A 28-year-old healthcare worker presents 6 weeks after needlestick injury from a Hepatitis B surface antigen (HBsAg)-positive patient. She received 3 doses of recombinant Hepatitis B vaccine in the past and post-vaccination anti-HBs titer is 55 IU/L. What is the BEST management now?

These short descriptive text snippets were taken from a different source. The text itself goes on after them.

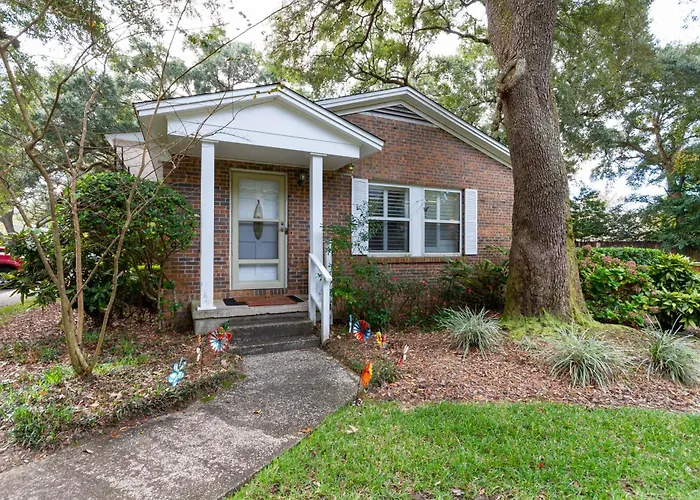 Quiet Condo ~ 10 Mi To Dtwn Pensacola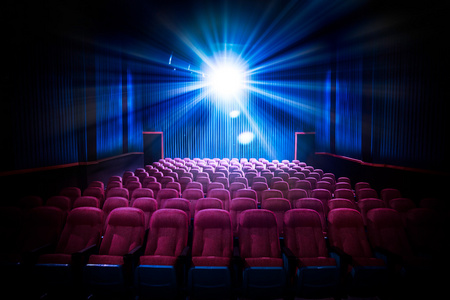 电影院与空座位和投影仪图片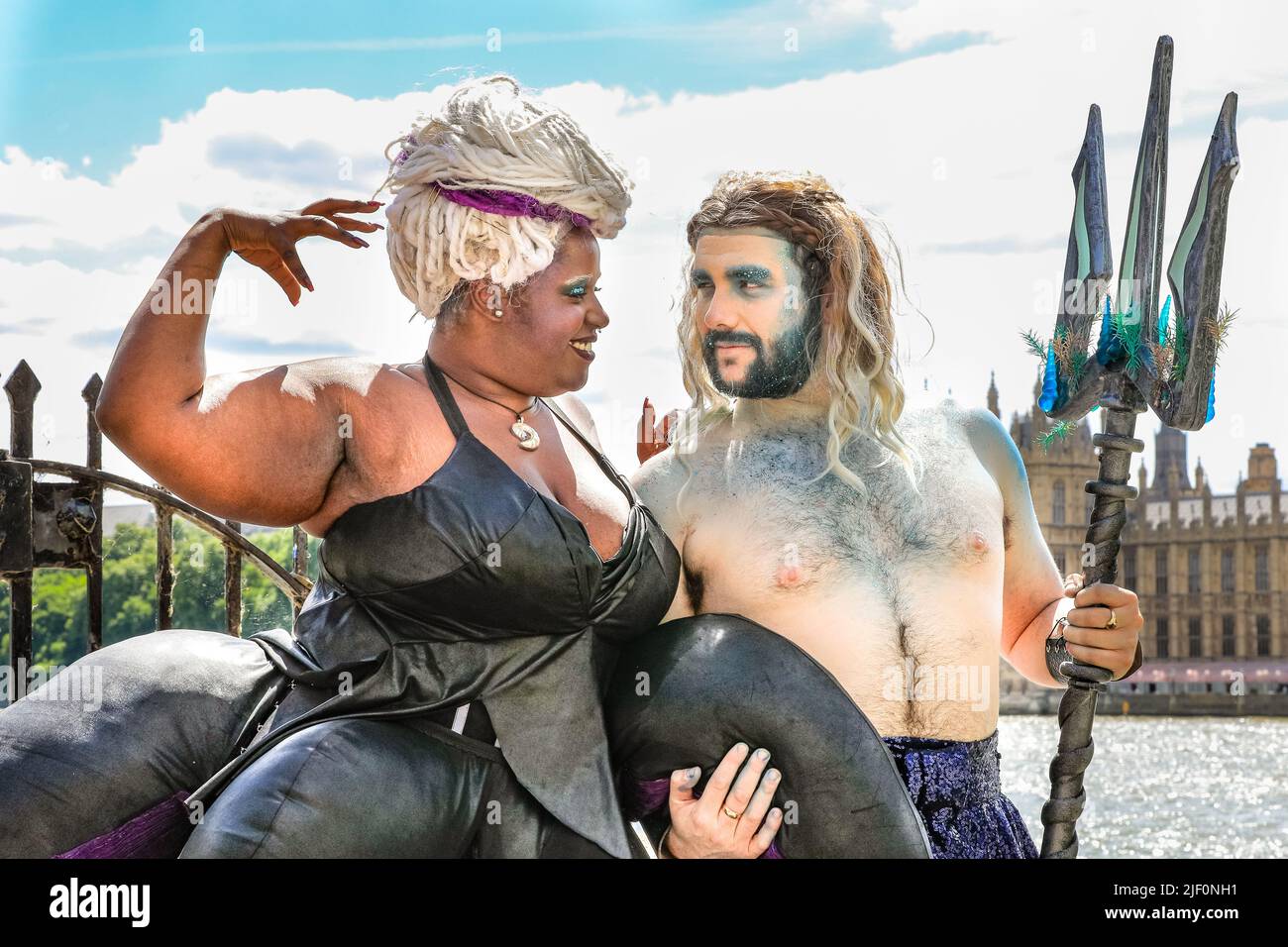 Londres, Royaume-Uni. 28th juin 2022. PAS D'EMBARGO pour l'impression. UTILISATION en ligne sous EMBARGO jusqu'au 11,30am mercredi 29th. Elliotte Williams-n'Dure comme Ursula avec George Whitty comme Triton. La pose coulés par la Tamise. La comédie musicale « malheureux : l'histoire inracontée d'Ursula The Sea Witch » se déroule au Underbelly Festival Earls court jusqu'au 16 juillet avec Elliotte Williams-n'Dure comme Ursula, Miracle chance comme Ariel, Jack Gray comme Snob, Jamie Mawson comme Eric, Allie Munroas comme Sebastian, George Whitty comme Triton. Credit: Imagetraceur/Alamy Live News Banque D'Images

  • A No action needed — she is adequately protected with anti-HBs ≥10 IU/L
  • B Administer HBIG immediately and restart the vaccine series
  • C Test HBsAg and anti-HBc now; if negative administer one booster vaccine dose
  • D Administer HBIG and one booster dose immediately
Correct answer: A. No action needed — she is adequately protected with anti-HBs ≥10 IU/L

Explanation

Post-vaccination anti-HBs ≥10 IU/L (WHO threshold) indicates adequate immunological memory and long-term protection against Hepatitis B infection. This healthcare worker has anti-HBs of 55 IU/L (>10 IU/L), confirming vaccine response. In the event of needlestick exposure from HBsAg-positive source, a known responder (documented anti-HBs ≥10 IU/L at any point after vaccination) requires no additional immunoprophylaxis. Non-responders (<10 IU/L) would need HBIG ± revaccination.

Reference: Park's Textbook of Preventive and Social Medicine, 27th ed.